Sia Kyriakakos, or Ms. K as her more than 90 students affectionately call her, began teaching in Baltimore City in 2011. She’s been teaching at MERVO for two years and loves it. “The administration here is very supportive of the arts and they support what I do,” Kyriakakos said.
Kyriakakos says she was thrilled when Dr. Thornton came on as CEO and said he wanted to bring back the arts and make them a priority in the schools. “It’s so nice to know that I’m supported from the top down.” Kyriakakos is a lifelong artist, she says she had a gift in her hands and she can give that gift to her students. Kyriakakos, who is extremely dedicated to her job and students, which includes her personally transporting students to art shows and exhibits and encouraging them to do do art outside of school. “That’s what they need,” Kyriakakos said. “Some of them come from hopeless situations and they come here for stability and I can give them that by being here everyday and doing my job.”

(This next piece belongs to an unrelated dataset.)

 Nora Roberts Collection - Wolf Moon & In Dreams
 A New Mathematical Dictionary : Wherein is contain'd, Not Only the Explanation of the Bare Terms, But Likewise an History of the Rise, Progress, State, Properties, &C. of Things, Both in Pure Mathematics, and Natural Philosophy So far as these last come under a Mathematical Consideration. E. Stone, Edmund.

Kyriakakos says she doesn’t just teach art she teaches hard work, perseverance, resilience and how to love art. She says she’s trying to help them develop a good character and become successful people. Though Kyriakakos loves teaching art she says what does bother is equity. “Art is important,” she says. Baltimore City,however, only requires one credit of art to graduate, which means Kyriakakos often doesn’t see students until their junior or senior year which she says, isn’t nearly enough time to find out what their true potential is.
“I’m trying to teach them how to be creative, how to problem solve and have life skills,” Kyriakakos said. “But in order to be successful at this, art has to be a priority.” She said not enough principals in the district support art and art teachers. She believes that having art in schools is a civil right that students are being denied.
That being said, Ms. K is going to continue doing what she does for the love of her students. “I’m so happy Ms. K is teacher of the year,” DeShawn Barnes, an 11th grade student of Ms. K said. DeShawn was the one who brought the idea of Ms. K being given the award to the schools principal. “He thought it was a great idea and said he would look into it.” DeShawn said. “She really deserves it, she works hard and she’s taught me and other students character and art, of course.”
Tyshay Rigby, a 10th grade student in Ms. K’s class said she wasn’t an artists before she met Ms. K. “She taught me how to blend colors and how to do so many things.”
Ms. K was probably more excited than her students, when more than 30 people from North Ave., including Dr. Thornton, entered her classroom on April 18th to surprise with the teacher of the year award. “I was shocked,” she said. “I’m still so excited to show off my students and art in general.”
Kyriakakos will compete for Maryland State Teacher of the Year and eventually National Teacher of the Year. She will get the opportunity to through out the first pitch at an upcoming Orioles game.